Course: Software Engineering Economics Instructor: Dr. Zhijiang Chen Term: Summer 2026 — Weeks 14–16 Daily Time Slot: 16:20 – 18:10


Course Description

Software Engineering Economics is the application of economic principles and decision-analysis techniques to the engineering of software systems. This course follows the classical framework established by Barry W. Boehm and extends it to address contemporary challenges, including the economics of AI-assisted development. Students learn to estimate cost, evaluate alternatives, manage risk, and communicate the economic case for software investments.


Learning Outcomes

Upon successful completion of this course, students will be able to:

  1. Apply the time value of money to discrete and continuous cash flows.
  2. Compare alternatives using NPV, IRR, payback period, and profitability index.
  3. Perform break-even, sensitivity, and risk analyses (including decision trees).
  4. Estimate software size and effort using Function Points and COCOMO II.
  5. Analyze quality, maintenance, and technical-debt economics.
  6. Apply Value-Based Software Engineering to build/buy/reuse decisions.
  7. Reason about the cost structure and ROI of AI-assisted software work.
  8. Produce a complete economic analysis of a software project and defend it before peers.

Schedule

Week 14 — Foundations (June 3 – June 7, 2026)

# Date Day Room Topic
1 2026-06-03 Wed YF302 Introduction to Software Engineering Economics
2 2026-06-04 Thu YF302 Software Cost Concepts & Lifecycle Cost
3 2026-06-05 Fri SY109 Time Value of Money
4 2026-06-06 Sat SY109 Cash Flow Analysis & Equivalence
5 2026-06-07 Sun SY109 Investment Decisions & Alternative Selection

Week 15 — Decision Methods, Estimation & Strategic Decisions (June 8 – June 14, 2026)

# Date Day Room Topic
6 2026-06-08 Mon YF108 Break-even & Sensitivity Analysis
7 2026-06-09 Tue YF108 Risk & Decision under Uncertainty
8 2026-06-10 Wed YF302 Cost Estimation I: Size Metrics & Function Points
9 2026-06-11 Thu YF302 Cost Estimation II: COCOMO II
10 2026-06-12 Fri SY109 Quality & Maintenance Economics
11 2026-06-13 Sat SY109 Build / Buy / Reuse & VBSE
12 2026-06-14 Sun SY109 AI Topic I — Estimation & Productivity Disruption

Week 16 — AI Economics, Presentations & Final Exam (June 15 – June 18, 2026)

# Date Day Room Topic
13 2026-06-15 Mon YF108 AI Topic II — Token Economics & Project ROI
14 2026-06-16 Tue YF108 Student Presentations — Part 1
15 2026-06-17 Wed YF302 Student Presentations — Part 2
16 2026-06-18 Thu YF302 Final Exam

Assessment

Component Weight Description
Participation & in-class quizzes 15% Short quizzes at the start of most sessions; in-class participation.
Homework assignments 25% ~6 problem sets covering core methods.
Group project & presentation 30% Complete economic analysis of a chosen software project. Presented in Lectures 14–15.
Final exam 30% Closed-book, comprehensive exam in Lecture 16.

Group Project

Teams of 3–4 students choose a software project (real or hypothetical) and produce:

  • A cost estimate (Function Points or COCOMO II).
  • A cash-flow forecast.
  • NPV, IRR, payback, and PI for at least two alternatives.
  • A sensitivity or risk analysis.
  • (Bonus) An AI-cost dimension (token / API spend, productivity impact).

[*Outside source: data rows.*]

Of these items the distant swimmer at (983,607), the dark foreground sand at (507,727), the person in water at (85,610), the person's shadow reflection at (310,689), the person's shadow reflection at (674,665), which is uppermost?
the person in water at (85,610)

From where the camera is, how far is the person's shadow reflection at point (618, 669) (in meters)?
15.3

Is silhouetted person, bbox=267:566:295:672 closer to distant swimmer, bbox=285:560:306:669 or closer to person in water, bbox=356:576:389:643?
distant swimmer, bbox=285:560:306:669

Project briefs are released in Lecture 8 (2026-06-10); presentations occur in Lectures 14 and 15.

Grading Scale

A: 90+ · B: 80–89 · C: 70–79 · D: 60–69 · F: below 60


Course Policies

  • Attendance. Regular attendance is expected. Three or more unexcused absences may lower the final grade.
  • Late work. Homework submitted late loses 10% per day (max 3 days).
  • Academic integrity. All work must be original. AI tools may be used as study aids and for project research, but the analysis and conclusions must be your own. Disclose AI use in your project report.
  • Accommodations. Students requiring accommodations should contact the Office of Disability Support Services.

  • Boehm, B. W. (1981). Software Engineering Economics. Prentice Hall.
  • Boehm, B. W., et al. (2000). Software Cost Estimation with COCOMO II. Prentice Hall.
  • Park, C. S. Contemporary Engineering Economics (any recent edition) — for foundational engineering-economics methods.
  • Selected articles on Value-Based SE and AI economics (linked in each lecture).